• [Исходный текст]:
◆ ◆ ◆ ◆ ◆ ◆ ◆

Этих слов бригадира нет в опубликованных рассказах Конан Дойла, они сохранились лишь в записной книжке, одной из многих, заполненной приметами быта наполеоновского окружения: о Мюрате с саблей в ножнах и тростью в руках, о старых усачах, которые умудрялись носить в своих медвежьих шапках по две бутылки вина и опирались на свои мушкеты, как на костыли, когда уставали, о «бледном лице и холодной улыбке» Бонапарта. Встречаются в них и упоминания об одном ненаписанном (или, по крайней мере, неопубликованном) рассказе о Жозефине и шантаже.

«Целых три года, – пишет автор, – жил я среди книг наполеоновского времени, надеясь, что, впитывая и пропитываясь им, я смогу, в конце концов, написать стоящую книгу, дышащую очарованием той удивительной и восхитительной эпохи. Но мои амбиции оказались выше моих сил… И вот, венцом всех моих долгих и серьезных приготовлений стала одна маленькая книжица солдатских рассказов».

«Маленькая книжица» – в этой характеристике упрек себе, и упрек несправедливый. «Подвиги бригадира Жерара», а затем и «Приключения Жерара» – лучшее из написанного им о наполеоновской кампании. И фокус в том, что он смотрит на все глазами француза.

Бригадир – истинный француз, такой же, как, скажем, Марбо, или Куанье, или Журдо. Ни одного фальшивого жеста или слова. Все его ужимки, выводящие из себя его врагов и так веселящие читателей, – достоверны. Он выразитель жизненного духа великой армии, и из груди его неудержимо рвется боевой клич: «Vive l’Empéreur!» [23]23
  Да здравствует император! ( фр.)


[Закрыть]
А его соображения о характере английском не меньше говорят о его собственном характере. Этьен Жерар если кого и выставляет в смешном свете, то себя, и только себя, а вовсе не Францию или французов. Этим объясняется успех бригадира и Конан Дойла.

Первый рассказ – «Медаль бригадира Жерара» – был написан в 1894 году и прочитан автором перед благодарной американской публикой. А к весне 1895 года, когда он с семьей вновь поселился в Давосе, на сей раз в гранд-отеле «Бельведер», было уже почти готово семь рассказов.

◆ ◆ ◆ ◆ ◆ ◆ ◆

• [Что нужно сделать]: Перепишите отрывок текста о бригадире Жераре от слов «Бригадир – истинный» до слов «император! ( фр.)», заменив «великой армии» на «наполеоновской армии».

◆ ◆ ◆ ◆ ◆ ◆ ◆

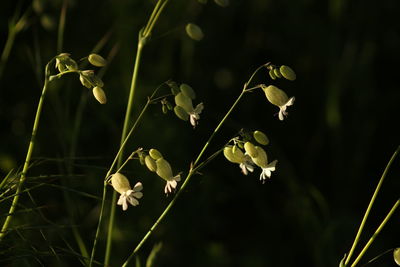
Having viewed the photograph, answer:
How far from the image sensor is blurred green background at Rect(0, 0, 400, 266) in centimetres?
300

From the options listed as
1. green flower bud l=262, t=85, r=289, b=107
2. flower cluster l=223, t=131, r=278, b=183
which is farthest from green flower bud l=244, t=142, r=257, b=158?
green flower bud l=262, t=85, r=289, b=107

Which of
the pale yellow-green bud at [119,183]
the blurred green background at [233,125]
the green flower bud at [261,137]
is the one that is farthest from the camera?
the blurred green background at [233,125]

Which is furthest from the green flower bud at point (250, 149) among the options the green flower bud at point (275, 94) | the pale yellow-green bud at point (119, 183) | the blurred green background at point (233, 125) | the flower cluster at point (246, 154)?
the blurred green background at point (233, 125)

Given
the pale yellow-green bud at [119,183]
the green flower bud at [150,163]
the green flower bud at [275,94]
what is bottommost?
the pale yellow-green bud at [119,183]

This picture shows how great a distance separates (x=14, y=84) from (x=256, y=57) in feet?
4.51

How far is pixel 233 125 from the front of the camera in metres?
3.43

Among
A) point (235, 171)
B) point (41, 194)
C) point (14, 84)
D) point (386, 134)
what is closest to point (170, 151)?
point (235, 171)

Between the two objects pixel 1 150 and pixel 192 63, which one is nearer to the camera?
pixel 1 150

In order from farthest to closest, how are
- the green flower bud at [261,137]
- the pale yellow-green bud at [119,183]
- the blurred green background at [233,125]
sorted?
1. the blurred green background at [233,125]
2. the green flower bud at [261,137]
3. the pale yellow-green bud at [119,183]

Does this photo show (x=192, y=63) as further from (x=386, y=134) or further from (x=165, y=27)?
(x=386, y=134)

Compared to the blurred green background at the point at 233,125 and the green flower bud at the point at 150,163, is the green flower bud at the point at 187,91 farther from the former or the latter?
the blurred green background at the point at 233,125

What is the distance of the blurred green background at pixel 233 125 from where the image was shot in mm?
3002

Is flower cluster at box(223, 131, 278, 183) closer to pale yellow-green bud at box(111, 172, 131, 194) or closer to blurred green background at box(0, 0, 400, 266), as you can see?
Answer: pale yellow-green bud at box(111, 172, 131, 194)

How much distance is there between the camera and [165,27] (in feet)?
13.2
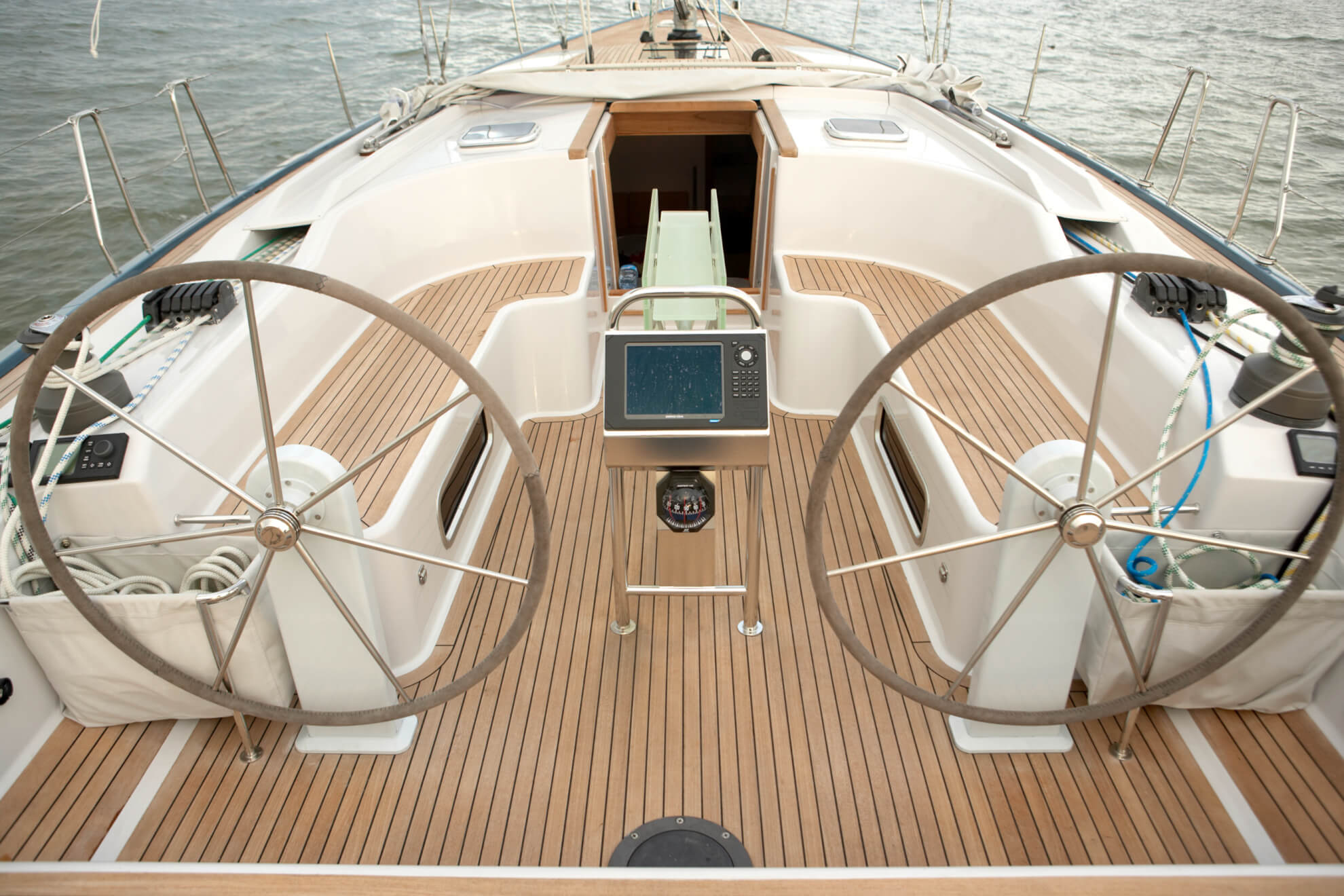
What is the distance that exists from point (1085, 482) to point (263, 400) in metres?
1.08

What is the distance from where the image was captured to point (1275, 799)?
1497 millimetres

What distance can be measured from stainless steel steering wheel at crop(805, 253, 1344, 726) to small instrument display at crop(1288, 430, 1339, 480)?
16.9 inches

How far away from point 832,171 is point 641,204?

◆ ◆ ◆ ◆ ◆ ◆ ◆

• [Результат ниже]:
Бригадир – истинный француз, такой же, как, скажем, Марбо, или Куанье, или Журдо. Ни одного фальшивого жеста или слова. Все его ужимки, выводящие из себя его врагов и так веселящие читателей, – достоверны. Он выразитель жизненного духа наполеоновской армии, и из груди его неудержимо рвется боевой клич: «Vive l’Empéreur!» [23]23
  Да здравствует император! ( фр.)